A crack of lightening and roar of thunder woke me from solid sleep just after midnight. If it's storming here, what's it doing at the top of the mountain where Willie is no doubt camped alone? Is he shivering in the cold and wet? I had gone to bed hoping he was having some kind of adventure and now I was afraid for him. The descent would be much colder than the climb.
Noon the next day a call on the phone from the receptionist informed me my husband had arrived. I raced down the stairs to throw my arms around him and he stepped back. Still wearing several layers of clothes and an ear-warmer in 80 degree weather. His teeth chattered when he said don't kiss me I've got the flu. We carried his bags upstairs, put him in the shower, wrapped him in blankets and sleeping bag and put him to sleep. Only Mr Extreme could have found the will to finish the last 20-plus kilometers of the climb and then suffer the 50k coasting downhill while shivering in his boots.
Not the adventure he imagined ... and it never is. Not quite the same danger I imagined either. Willie's temp spiked and the sheets were soaked with sweat. After telling me this started the moment he pitched his tent the afternoon the day before, we suspected malaria.
Hours later, the fever reduced but still present, the chills and sweat continued. A quick internet search while he slept convinced me to seek help immediately. The concierge at the upscale hotel I had to go to find an internet cafe open on Sunday evening told me to take him to the Clinic and he called us a taxi. Did I have a credit card he asked as I departed? I nodded and he said good, they'll take care of you then.

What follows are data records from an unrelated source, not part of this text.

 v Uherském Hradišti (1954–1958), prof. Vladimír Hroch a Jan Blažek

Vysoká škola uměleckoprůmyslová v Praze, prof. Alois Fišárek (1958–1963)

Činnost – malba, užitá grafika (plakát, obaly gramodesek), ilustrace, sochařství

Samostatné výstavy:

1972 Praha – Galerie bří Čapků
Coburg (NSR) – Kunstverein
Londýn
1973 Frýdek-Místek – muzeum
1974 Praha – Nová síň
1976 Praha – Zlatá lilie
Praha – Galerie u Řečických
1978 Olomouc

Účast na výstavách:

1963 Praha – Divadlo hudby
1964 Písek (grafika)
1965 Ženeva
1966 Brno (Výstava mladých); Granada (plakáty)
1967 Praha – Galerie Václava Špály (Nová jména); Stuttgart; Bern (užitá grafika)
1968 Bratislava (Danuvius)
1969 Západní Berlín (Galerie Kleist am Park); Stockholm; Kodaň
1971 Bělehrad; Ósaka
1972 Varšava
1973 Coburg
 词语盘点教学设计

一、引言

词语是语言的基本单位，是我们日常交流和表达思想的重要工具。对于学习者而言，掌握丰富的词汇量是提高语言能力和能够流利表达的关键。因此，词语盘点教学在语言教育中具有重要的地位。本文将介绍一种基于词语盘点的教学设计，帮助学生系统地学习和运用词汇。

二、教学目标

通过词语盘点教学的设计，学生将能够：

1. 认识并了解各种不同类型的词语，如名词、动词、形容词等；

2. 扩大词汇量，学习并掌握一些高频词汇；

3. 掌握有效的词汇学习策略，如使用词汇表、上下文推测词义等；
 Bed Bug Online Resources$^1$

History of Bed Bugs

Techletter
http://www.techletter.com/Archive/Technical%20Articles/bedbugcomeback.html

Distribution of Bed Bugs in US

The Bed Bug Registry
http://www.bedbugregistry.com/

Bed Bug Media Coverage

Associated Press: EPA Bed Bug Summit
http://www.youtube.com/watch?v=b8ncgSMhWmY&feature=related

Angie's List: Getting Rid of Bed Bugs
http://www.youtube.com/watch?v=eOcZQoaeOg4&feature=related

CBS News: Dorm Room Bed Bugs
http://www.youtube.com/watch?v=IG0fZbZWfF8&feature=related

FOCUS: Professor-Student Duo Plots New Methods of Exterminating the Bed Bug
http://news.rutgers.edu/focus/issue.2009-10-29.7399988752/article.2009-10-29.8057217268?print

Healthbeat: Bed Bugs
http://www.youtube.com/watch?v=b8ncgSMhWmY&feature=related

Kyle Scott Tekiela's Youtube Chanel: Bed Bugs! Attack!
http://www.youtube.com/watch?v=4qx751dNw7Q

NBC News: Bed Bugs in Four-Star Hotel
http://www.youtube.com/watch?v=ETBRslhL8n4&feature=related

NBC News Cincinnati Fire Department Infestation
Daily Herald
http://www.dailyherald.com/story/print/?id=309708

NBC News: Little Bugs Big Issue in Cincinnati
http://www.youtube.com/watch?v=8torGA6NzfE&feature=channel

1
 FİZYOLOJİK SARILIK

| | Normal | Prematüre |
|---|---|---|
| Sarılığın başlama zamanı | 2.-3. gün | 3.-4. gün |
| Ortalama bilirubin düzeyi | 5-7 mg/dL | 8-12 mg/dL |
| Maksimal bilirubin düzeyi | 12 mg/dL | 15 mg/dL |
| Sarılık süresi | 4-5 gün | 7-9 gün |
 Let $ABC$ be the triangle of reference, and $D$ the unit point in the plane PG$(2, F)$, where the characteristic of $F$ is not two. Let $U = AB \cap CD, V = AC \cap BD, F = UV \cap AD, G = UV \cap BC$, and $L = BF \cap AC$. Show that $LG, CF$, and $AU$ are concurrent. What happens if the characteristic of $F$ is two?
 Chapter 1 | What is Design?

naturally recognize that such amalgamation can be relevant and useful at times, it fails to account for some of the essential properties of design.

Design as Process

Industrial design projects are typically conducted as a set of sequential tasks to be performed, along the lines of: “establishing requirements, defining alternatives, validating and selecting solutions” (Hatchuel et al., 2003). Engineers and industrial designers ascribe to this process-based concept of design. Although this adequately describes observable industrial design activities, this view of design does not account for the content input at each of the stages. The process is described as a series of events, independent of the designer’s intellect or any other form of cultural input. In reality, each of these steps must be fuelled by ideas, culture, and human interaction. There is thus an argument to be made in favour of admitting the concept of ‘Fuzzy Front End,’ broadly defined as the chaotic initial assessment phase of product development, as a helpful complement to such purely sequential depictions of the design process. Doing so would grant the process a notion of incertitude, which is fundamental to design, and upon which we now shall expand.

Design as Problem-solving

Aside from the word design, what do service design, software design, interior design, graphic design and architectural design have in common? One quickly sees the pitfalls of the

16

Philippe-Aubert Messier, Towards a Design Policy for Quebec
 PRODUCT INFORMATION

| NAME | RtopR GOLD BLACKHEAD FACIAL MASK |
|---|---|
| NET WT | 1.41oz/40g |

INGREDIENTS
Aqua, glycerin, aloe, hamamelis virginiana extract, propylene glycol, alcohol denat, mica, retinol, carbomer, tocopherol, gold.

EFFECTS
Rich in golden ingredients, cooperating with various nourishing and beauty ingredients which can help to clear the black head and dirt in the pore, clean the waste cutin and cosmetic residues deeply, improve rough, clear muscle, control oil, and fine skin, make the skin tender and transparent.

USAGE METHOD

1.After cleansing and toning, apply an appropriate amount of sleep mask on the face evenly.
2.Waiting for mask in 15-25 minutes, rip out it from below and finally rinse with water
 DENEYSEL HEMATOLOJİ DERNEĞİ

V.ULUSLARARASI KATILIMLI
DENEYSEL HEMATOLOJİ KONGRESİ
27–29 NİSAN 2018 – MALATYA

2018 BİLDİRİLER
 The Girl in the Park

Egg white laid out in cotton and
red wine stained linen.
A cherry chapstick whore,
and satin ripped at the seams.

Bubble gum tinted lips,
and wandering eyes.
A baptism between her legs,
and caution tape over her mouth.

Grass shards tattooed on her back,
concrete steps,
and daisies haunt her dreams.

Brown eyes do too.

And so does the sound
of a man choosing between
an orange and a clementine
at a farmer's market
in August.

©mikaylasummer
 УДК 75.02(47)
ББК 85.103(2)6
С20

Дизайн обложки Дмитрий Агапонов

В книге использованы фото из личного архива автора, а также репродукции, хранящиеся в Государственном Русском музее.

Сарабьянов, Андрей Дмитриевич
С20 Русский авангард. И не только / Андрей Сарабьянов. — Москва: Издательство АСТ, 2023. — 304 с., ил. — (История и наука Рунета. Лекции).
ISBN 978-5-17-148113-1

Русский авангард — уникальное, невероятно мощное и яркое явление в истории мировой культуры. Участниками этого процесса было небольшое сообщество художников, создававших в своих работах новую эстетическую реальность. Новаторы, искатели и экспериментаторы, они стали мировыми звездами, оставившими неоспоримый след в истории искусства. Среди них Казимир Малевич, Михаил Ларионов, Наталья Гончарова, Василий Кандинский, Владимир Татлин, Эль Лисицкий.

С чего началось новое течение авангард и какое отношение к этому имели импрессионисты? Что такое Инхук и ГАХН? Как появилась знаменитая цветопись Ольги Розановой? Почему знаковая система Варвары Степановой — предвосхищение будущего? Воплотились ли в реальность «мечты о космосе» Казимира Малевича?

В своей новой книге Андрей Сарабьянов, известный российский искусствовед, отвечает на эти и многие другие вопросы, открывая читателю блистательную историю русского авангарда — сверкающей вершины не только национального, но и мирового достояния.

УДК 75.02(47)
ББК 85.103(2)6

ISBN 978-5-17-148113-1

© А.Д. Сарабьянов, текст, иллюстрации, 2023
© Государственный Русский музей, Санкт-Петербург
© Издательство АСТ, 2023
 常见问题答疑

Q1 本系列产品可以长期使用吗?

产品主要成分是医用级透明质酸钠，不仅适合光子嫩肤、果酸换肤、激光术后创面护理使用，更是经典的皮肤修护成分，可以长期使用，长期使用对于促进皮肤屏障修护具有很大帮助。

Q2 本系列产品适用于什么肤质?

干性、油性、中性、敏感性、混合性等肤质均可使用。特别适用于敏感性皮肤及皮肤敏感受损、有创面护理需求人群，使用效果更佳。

I don't know what we expected, but when the taxi dropped us off across town at the all-night clinic, one glance inside the room overflowing with human suffering told us we'd still be waiting to get help in the morning. The 24-hour pharmacy was just across the street and going straight for treatment seemed the better option than waiting for diagnosis. A packet of pills later, we grabbed the next taxi back to the hotel where I wrapped Willie in blankets again and put him to bed.
A fretful night passed. Would the fever go down? How long should we wait for improvement? How do I find a doctor if he needs one? The project manager in me, opened the books, made notes, developed a plan for morning. Willie had his own plan though. He smiled when he woke, shook off the last of the chills and took a hot shower. A couple more hours and his temp was down to normal. He sits beside me now -- right were he belongs.